太公望が帰宅すると、家の中は真っ暗だった。
もうとっくに日も暮れているのに、 電気の一つもついていない。そおっと玄関に入るが、ひっそりと静まった屋内に、 人の動く気配は感じられなかった。
まるで、最初から自分以外の住人がいなかったかのような、 そんな空気に一瞬、ひやりと背筋が凍る。
まさか。どきどきする心臓を押さえ、 もどかしく靴を脱ぎ捨てると、慌ててリビングに飛び込んで、照明のスィッチを押した。
暗闇に慣れた目を細め、凝らす。
部屋の隅には、こちらに背を向けて、 横たわったままの長身。その背中にあった翼が姿を消している事を除けば、 昼間出ていった時と全く同じ姿で、彼はごろりとそこにいた。
どうやら、 あれから身じろぎもせず、同じ姿勢でそこにずうっといたようだ。その姿があることにほっと安堵し、 ゆっくりと近付いて上から覗き込む。
長い睫が僅かに瞬くのが見て取れた。 どうやら、眠っている訳でも無さそうだ。しかし、未だに拗ねているのか、 太公望がいることに気付いているくせに、こちらを振り向く素振りはない。
「…のう」
しゃがみ込み、声をかける。
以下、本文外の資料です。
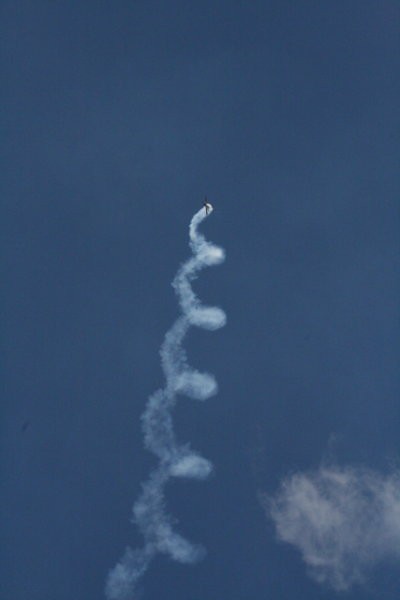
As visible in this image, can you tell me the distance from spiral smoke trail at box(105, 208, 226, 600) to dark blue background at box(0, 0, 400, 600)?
5.55 ft

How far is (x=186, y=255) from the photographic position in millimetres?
160875

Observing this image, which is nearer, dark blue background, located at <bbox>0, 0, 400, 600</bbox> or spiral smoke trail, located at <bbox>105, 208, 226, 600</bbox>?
spiral smoke trail, located at <bbox>105, 208, 226, 600</bbox>

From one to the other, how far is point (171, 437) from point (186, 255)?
30.2 metres

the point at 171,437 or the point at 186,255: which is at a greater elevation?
the point at 186,255

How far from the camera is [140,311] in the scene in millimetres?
158500

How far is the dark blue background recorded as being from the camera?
149 meters

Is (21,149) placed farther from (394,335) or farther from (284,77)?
(394,335)

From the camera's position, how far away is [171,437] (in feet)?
498

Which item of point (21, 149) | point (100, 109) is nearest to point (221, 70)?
point (100, 109)

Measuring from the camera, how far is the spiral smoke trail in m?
146

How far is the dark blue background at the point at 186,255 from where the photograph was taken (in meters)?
149

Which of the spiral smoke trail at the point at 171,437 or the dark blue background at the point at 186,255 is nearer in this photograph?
the spiral smoke trail at the point at 171,437

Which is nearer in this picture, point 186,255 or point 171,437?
point 171,437

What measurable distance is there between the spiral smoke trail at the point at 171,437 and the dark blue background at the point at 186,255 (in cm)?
169
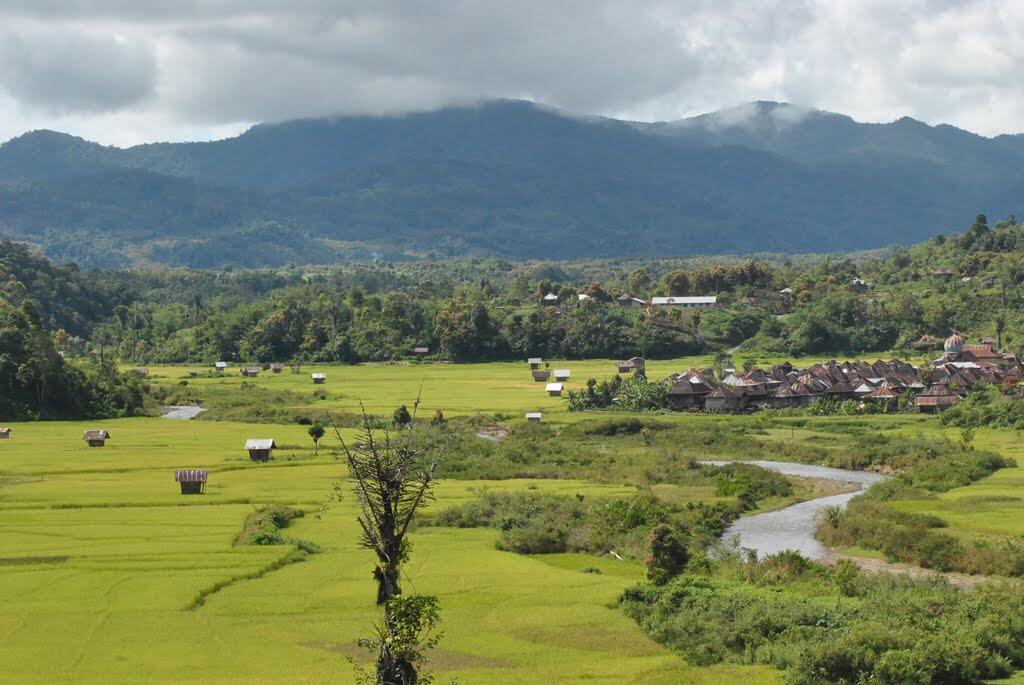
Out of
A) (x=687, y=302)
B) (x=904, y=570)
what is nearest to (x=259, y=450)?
(x=904, y=570)

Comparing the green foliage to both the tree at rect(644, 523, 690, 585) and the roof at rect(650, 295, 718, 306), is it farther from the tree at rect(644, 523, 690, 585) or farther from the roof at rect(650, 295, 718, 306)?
the roof at rect(650, 295, 718, 306)

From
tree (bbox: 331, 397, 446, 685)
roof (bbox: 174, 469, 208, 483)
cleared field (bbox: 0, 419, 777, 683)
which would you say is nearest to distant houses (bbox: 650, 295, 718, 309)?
cleared field (bbox: 0, 419, 777, 683)

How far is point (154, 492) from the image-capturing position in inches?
1884

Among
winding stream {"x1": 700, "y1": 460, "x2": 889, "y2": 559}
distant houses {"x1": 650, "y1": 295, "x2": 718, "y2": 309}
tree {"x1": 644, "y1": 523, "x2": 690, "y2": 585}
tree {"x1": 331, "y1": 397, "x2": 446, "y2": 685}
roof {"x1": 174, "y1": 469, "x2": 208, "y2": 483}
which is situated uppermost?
distant houses {"x1": 650, "y1": 295, "x2": 718, "y2": 309}

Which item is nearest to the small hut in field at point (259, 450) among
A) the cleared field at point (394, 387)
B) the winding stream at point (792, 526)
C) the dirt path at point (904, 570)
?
the cleared field at point (394, 387)

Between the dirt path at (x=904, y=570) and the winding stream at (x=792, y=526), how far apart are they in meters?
0.75

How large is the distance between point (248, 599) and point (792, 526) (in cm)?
2050

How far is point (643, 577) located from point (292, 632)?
10.1 meters

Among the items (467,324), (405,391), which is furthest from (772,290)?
(405,391)

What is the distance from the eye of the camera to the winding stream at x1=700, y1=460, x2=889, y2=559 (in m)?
41.0

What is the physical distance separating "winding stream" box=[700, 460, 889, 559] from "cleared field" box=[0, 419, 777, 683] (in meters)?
5.53

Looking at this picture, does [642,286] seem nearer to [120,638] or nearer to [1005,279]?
[1005,279]

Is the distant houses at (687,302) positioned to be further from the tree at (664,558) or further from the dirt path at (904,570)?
the tree at (664,558)

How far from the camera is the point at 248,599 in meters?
31.8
彼はもそりと身じろぎ、うつ伏せ、 すっかりその顔を隠してしまった。
「まだ、怒っておるのか?」
こうして帰ってきたではないか。しかも、予定を相当繰り上げて。
背中を叩いて宥めると、いやいやと頭を振る。さらさらと長い髪が揺れた。
ポケットを探り、太公望はキーケースを取り出した。軽く振って、 かちゃりと小さな音を鳴らせる。零れる鍵は二つ。
「太乙から、借りてきたのだ」
こっちは車の鍵。そしてこっちは、 ここから車で半日飛ばした場所にある、人気の殆ど無い場所に建てられた、山荘の鍵。
「おぬしの荷物は少ないから、直ぐに支度ができるのう」











「大体、わしは基本的に、一人の方が好きなのだ」
ずっと一人で生活していたし、 それを寂しいと思った事も無い。気を使う事もなく、身軽で気楽な生活は、 もともと性に合っていた。
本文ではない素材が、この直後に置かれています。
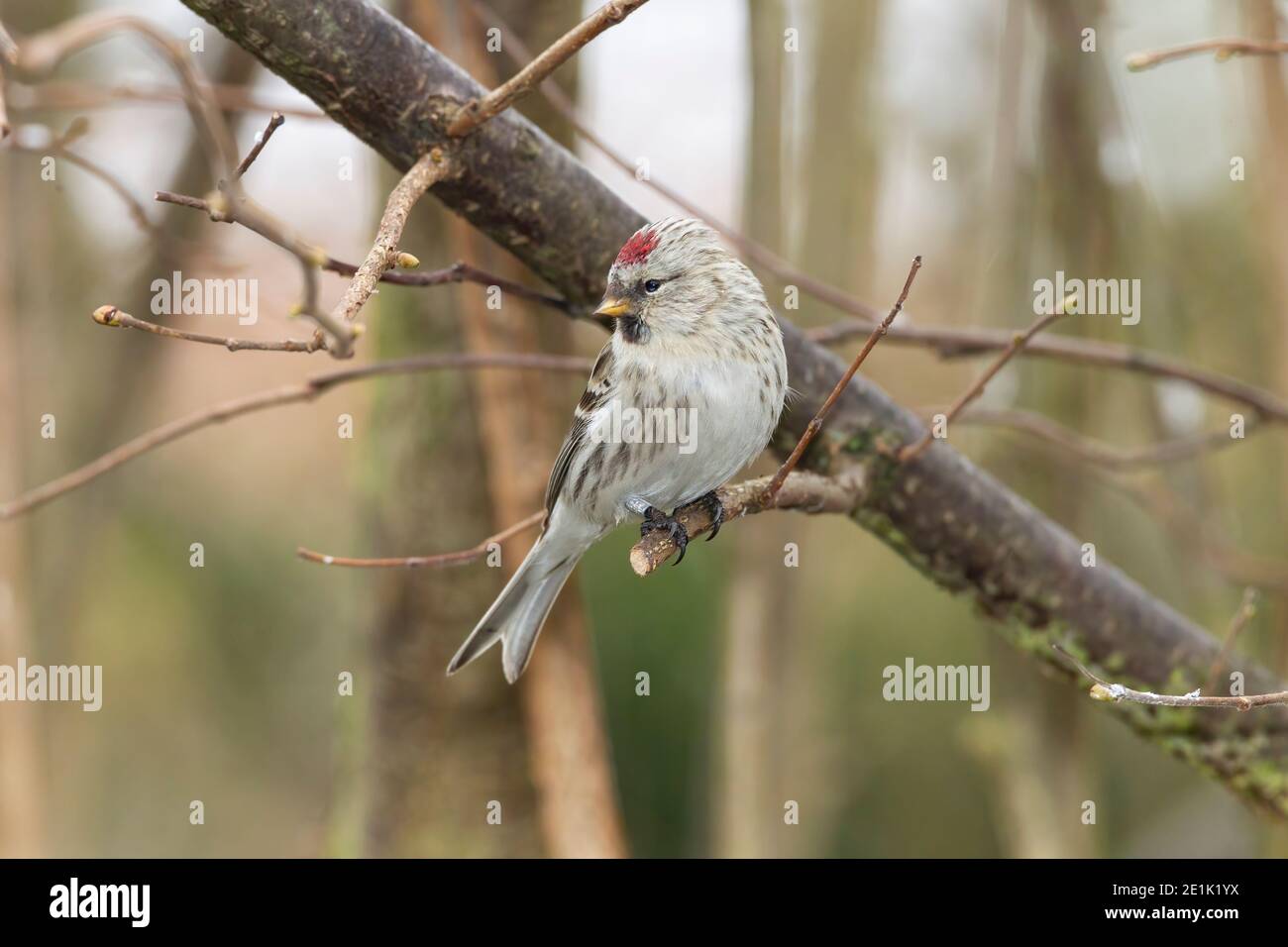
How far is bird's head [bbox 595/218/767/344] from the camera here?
2.11 meters

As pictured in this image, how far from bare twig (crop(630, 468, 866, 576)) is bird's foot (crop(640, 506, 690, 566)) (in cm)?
1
不在の間の誰かの心配をするなんて、 いままで無かった事なのに。
「おぬしのせいで、気が散ってしまって仕方ないわい」
一体、どうしてこんなことになってしまったんだか。だから、良いか? おぬしは責任持って、わしと一緒におるのだぞ。
ぶちぶち言いながら、 もう一人分の荷物を別の鞄に詰め込む。
そんな太公望に、彼はにこにこと笑う。 荷作りの手伝いをするでなく、ただただ嬉しそうに、腕を絡め、背中から抱きしめ、 頬を寄せ、そして時々髪やこめかみにキスをしながら纏わり付く。
「おぬし、 わしの言う事など、ちっとも判っておらぬであろう」
何なのだ、ほんの少し前までは、 拗ねて背中を向けていたのに、このころりと180度変わった現金な態度は。
「夜の内に、 むこうに到着せねばならんからな」
ほれ、急ぐぞ。ぐいぐい腕を引っ張りながら、 二人一緒に玄関を出る。
門の前に駐車してある、小型のワゴン車。 太乙に借りたその車の後部座席に二人分の荷物を積み、助手席へ彼を座らせると、 太公望は運転席に乗り込んだ。
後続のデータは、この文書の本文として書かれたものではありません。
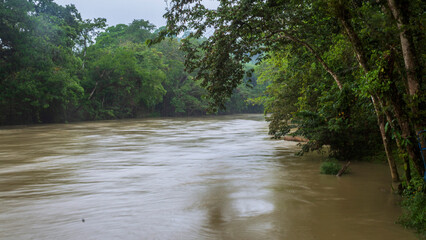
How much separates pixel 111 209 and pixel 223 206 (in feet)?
7.35

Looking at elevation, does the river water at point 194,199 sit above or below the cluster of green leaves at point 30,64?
below

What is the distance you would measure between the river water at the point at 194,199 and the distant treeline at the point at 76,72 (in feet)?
76.5

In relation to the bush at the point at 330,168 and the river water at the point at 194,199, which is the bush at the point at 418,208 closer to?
the river water at the point at 194,199

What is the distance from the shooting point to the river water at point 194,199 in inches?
248

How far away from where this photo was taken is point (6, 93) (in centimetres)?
3534

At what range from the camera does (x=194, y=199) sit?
8516 mm

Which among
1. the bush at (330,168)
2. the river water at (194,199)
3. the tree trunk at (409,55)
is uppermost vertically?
the tree trunk at (409,55)

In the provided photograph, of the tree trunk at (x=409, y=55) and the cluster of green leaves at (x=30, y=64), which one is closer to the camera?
the tree trunk at (x=409, y=55)

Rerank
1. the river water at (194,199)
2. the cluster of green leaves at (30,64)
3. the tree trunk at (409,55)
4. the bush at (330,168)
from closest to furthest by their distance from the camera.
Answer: the tree trunk at (409,55) → the river water at (194,199) → the bush at (330,168) → the cluster of green leaves at (30,64)

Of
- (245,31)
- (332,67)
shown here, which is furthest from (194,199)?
(332,67)

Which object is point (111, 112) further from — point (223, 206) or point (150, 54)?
point (223, 206)

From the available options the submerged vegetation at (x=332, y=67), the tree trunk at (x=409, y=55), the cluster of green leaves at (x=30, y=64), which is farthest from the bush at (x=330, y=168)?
the cluster of green leaves at (x=30, y=64)

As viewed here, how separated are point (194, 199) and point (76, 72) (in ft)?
132

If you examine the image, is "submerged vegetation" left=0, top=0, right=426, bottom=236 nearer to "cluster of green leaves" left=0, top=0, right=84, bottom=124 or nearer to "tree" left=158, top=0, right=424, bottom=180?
"tree" left=158, top=0, right=424, bottom=180
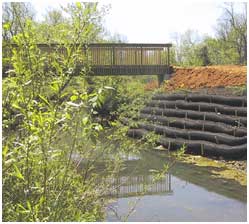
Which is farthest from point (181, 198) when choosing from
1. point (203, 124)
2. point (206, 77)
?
point (206, 77)

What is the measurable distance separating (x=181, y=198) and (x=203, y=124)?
3.32m

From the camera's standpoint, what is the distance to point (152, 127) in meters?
9.34

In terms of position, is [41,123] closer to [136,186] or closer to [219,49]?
[136,186]

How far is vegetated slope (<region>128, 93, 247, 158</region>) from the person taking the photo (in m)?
7.29

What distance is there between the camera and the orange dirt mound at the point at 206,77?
11016 mm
久しぶりの運転は緊張するのう。 少し緊張しながら、車のエンジンを入れた所で。
「こら。やめんかい」
嬉しそうに身を乗り出し、腕を伸ばしてくる彼を、じろりと睨みつける。 これじゃあ、危なかしくって、運転に集中できないじゃないか。
絡まる腕を振り払い、無理矢理彼を座席に押し付けると、シートベルトを引っ張り出して、 かちりと装着させた。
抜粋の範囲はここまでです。